Die Situation, die Anne Schwalbe wiederholt aufgesucht hat, sind Wiesen. Grüne, braune, karge, bunte und dichte Wiesen, die ein Erholungssuchender auf seinen Streifzügen durch die Natur zumeist vom Wegesrand als angenehme und das Auge beruhigende Farbfelder aufnimmt. In ihren Zyklen »Wiese« und "Wiese XXI–XLVIII", die Anne Schwalbe 2009 begonnen hat, gibt die Fotografin den schweifend distanzierten Blick auf Wiesen zugunsten der Nähe und Aufmerksamkeit für unzählige Details auf. Der genaue Ort und die Ausdehnung der "Wiesen" verlieren ihre Bedeutung. Statt dessen tritt in den Fotografien der »Wiesen« immer die ihnen eigene, jeweils spezifische Textur in den Vordergrund, als würde man sich auf eine Reise in die Dichte ihrer Natur begeben, um auf Eigenschaften zu treffen, die vormals unbekannt und unbewusst existieren.

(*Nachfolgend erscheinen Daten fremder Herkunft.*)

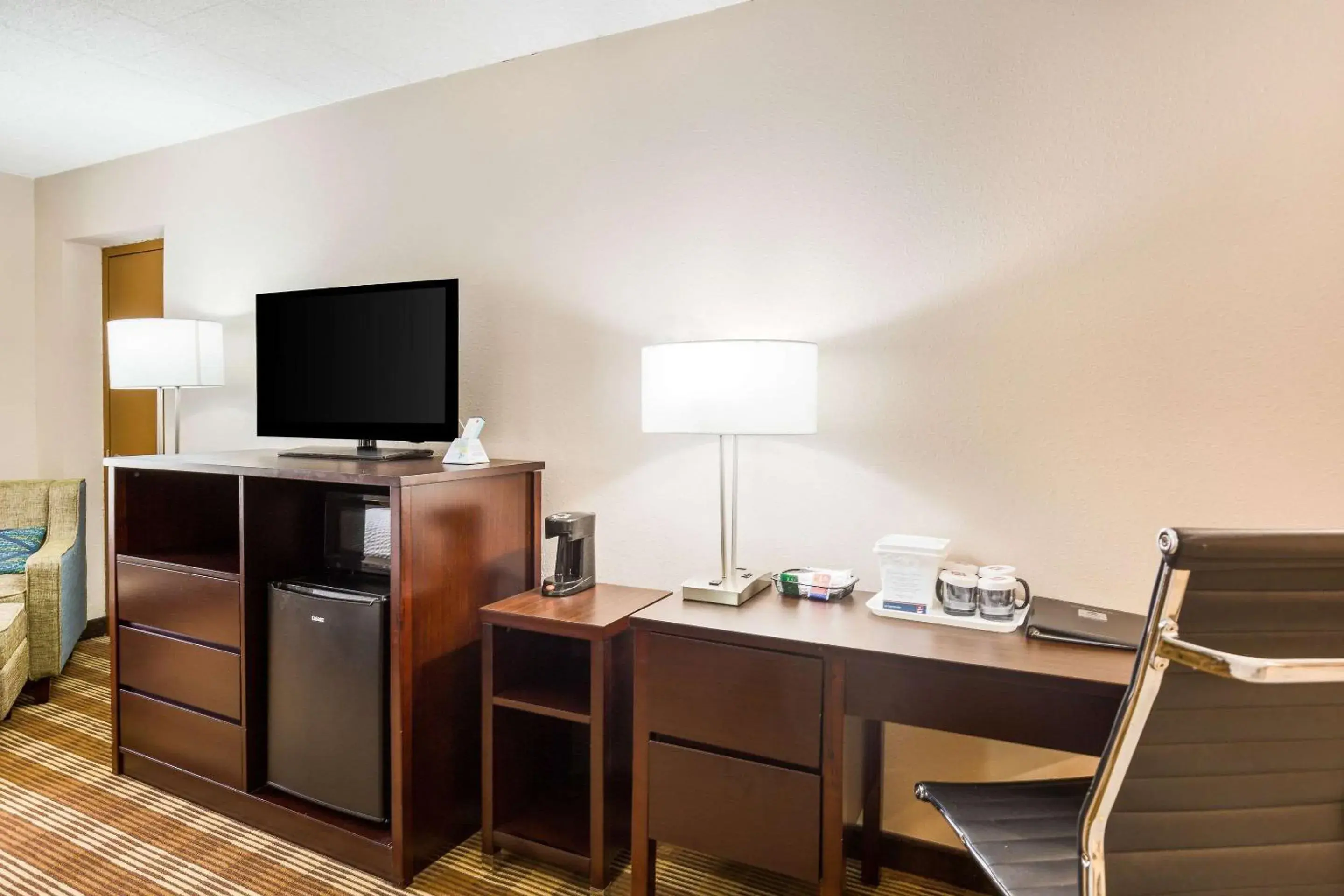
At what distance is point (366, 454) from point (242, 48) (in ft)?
4.45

Arno Schidlowskis insgesamt 49 Schwarzweiß-Aufnahmen umfassende Serie "Der Sonne Mond" entstand zwischen 2011 und 2013 aus der Idee, sich der Erde als einem Mond der Sonne anzunähern. Die so angenommene "Landung" des Fotografen auf der Erde stellt die Frage nach einer vorrausetzungs- und erwartungslosen, mit Neugier und Bedacht geführten subjektiven Erkundung des Terrains. Aus der zwischen morphologischem und phänomenlogischem Interesse geführten Sicht auf das Sosein der Natur entwickelt sich ein Kaleidoskop von ›Natur als Landschaft‹, die vom wechselvollen faszinierenden Licht der fotografischen Anschauung geprägt ist. Am Ende steht kein minutiös geführtes Logbuch über die Art und den Verlauf der Entdeckungen – es sind lediglich drei Kapitel "Am Morgen", "Am Mittag", "Am Abend", mit denen der Fotograf seine Serie gruppiert.

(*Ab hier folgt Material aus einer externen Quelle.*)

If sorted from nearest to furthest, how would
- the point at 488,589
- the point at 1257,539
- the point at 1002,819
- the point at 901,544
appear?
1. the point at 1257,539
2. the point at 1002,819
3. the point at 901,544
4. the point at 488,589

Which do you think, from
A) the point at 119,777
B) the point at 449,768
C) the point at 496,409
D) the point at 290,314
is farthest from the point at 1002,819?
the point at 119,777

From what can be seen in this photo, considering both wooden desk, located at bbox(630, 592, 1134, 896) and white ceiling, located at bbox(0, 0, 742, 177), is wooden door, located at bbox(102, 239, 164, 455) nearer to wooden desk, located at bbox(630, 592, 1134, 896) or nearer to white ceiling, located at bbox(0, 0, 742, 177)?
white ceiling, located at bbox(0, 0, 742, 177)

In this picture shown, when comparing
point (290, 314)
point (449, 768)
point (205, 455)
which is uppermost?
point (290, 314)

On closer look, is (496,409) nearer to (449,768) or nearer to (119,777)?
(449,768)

Seit 2008 folgt Henning Rogge den Spuren von Bombenkratern innerhalb Deutschlands. Seine Suche führt ihn in wenig bekannte Gebiete und Wälder, in das Gelände und durch das Unterholz der Geschichte. In den mittlerweile fast 100 Fotografien der fortlaufenden Serie befindet sich der "Bombenkrater" stets im Mittelgrund als fast perfektes, kreisrundes Loch zumeist gefüllt mit Wasser in unterschiedlichster Farbe und Konsistenz. Umgeben ist der einstmals plötzliche Einschlag einer gewaltbereiten Zivilisation von einer Vegetation, die unberührt und trotzdem als Teil des Gesamtprospekts existiert. Paradox genug lädt der Ausläufer einer Detonation nun zum Verweilen ein, angesichts einer "Natur als Landschaft", die sich den Zeitläuften weder unterwirft, noch kapituliert, sondern womöglich einfach nur sich selbst und nichts anderes ist.